◆ **REQUIREMENT**:
Please reproduce the material from the line containing "Among the objects" through the end of the material, keeping every line as it stands except the answers. In those answers, increase each coordinate and each distance by 127.

◆ **SUPPLIED DATA**:
****************************************

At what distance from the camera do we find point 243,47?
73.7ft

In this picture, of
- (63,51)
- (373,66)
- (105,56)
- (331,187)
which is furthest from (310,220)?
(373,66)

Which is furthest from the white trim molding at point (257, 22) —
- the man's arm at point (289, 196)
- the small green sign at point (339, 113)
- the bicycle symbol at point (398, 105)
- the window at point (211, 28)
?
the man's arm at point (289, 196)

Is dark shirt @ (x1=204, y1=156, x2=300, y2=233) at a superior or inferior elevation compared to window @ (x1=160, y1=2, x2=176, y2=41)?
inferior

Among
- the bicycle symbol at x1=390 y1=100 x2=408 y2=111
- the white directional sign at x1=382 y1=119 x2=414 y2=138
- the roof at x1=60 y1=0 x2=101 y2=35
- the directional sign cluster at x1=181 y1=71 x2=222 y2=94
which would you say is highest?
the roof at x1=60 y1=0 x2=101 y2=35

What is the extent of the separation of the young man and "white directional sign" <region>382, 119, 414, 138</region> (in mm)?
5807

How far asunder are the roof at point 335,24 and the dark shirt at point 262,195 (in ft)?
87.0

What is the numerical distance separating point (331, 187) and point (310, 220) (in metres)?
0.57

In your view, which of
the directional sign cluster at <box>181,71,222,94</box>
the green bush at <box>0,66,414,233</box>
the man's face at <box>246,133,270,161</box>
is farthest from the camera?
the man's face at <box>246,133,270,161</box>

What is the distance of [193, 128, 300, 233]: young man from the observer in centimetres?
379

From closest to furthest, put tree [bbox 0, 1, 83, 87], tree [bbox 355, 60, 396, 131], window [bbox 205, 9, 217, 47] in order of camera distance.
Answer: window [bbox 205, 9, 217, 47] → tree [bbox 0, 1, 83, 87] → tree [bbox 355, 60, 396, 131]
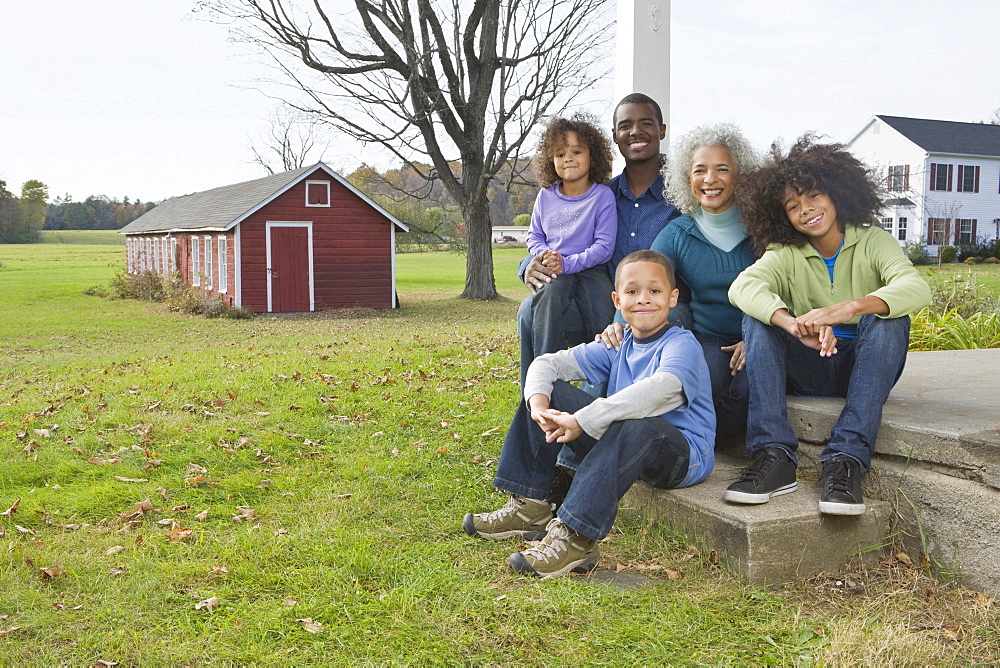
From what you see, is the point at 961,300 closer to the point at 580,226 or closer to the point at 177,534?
the point at 580,226

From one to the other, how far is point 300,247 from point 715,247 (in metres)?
19.0

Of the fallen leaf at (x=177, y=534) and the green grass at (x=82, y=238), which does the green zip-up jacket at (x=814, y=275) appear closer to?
the fallen leaf at (x=177, y=534)

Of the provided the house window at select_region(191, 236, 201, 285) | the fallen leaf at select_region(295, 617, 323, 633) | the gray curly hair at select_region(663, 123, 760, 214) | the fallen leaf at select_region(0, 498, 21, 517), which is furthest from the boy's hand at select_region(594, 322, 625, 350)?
the house window at select_region(191, 236, 201, 285)

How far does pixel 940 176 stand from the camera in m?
37.8

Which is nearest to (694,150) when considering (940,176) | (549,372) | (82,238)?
(549,372)

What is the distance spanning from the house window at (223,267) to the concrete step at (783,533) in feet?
65.3

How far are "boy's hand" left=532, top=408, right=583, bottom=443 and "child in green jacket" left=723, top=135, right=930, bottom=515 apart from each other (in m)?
0.60

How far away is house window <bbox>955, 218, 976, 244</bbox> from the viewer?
3794 centimetres

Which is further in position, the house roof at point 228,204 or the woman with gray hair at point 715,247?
the house roof at point 228,204

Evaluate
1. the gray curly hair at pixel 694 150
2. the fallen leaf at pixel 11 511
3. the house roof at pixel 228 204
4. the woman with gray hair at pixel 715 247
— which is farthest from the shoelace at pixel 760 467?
the house roof at pixel 228 204

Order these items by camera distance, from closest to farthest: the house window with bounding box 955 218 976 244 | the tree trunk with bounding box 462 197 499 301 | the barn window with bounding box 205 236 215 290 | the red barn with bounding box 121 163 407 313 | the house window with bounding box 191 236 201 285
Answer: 1. the red barn with bounding box 121 163 407 313
2. the barn window with bounding box 205 236 215 290
3. the house window with bounding box 191 236 201 285
4. the tree trunk with bounding box 462 197 499 301
5. the house window with bounding box 955 218 976 244

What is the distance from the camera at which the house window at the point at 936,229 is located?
37.1 metres

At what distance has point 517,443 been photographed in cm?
360

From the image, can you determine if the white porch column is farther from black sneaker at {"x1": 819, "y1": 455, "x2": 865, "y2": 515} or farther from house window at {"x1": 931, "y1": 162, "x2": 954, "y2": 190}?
house window at {"x1": 931, "y1": 162, "x2": 954, "y2": 190}
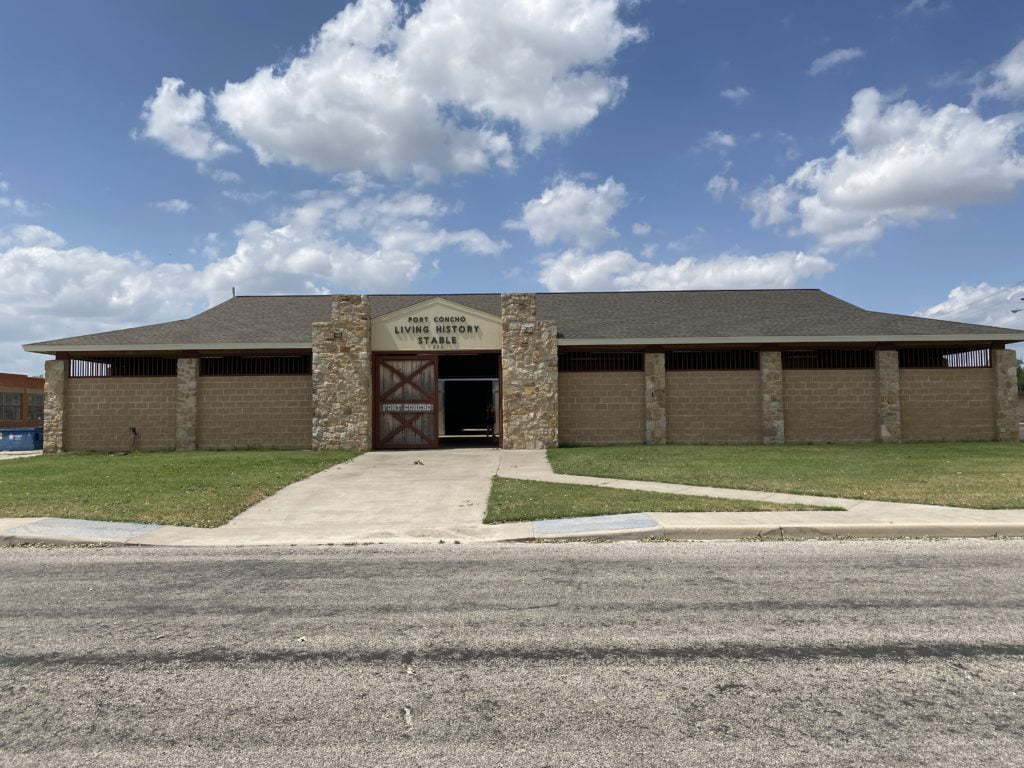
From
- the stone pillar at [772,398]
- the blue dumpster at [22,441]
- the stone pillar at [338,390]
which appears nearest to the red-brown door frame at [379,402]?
the stone pillar at [338,390]

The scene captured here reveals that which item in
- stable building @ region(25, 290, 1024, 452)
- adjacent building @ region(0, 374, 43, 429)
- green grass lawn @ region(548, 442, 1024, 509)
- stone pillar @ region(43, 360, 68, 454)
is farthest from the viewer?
adjacent building @ region(0, 374, 43, 429)

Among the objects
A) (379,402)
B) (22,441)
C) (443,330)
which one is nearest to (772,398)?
(443,330)

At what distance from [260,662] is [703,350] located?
21.2 meters

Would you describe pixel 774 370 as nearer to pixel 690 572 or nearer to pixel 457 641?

****************************************

◆ **TASK OUTPUT**:
Among the objects
A) (379,402)
B) (22,441)
C) (443,330)
which one is nearest to (772,398)?
(570,457)

At what distance from [260,662] is [703,350] located?
148.2 meters

Would you describe pixel 774 370 as nearer to pixel 690 572 or nearer to pixel 457 641?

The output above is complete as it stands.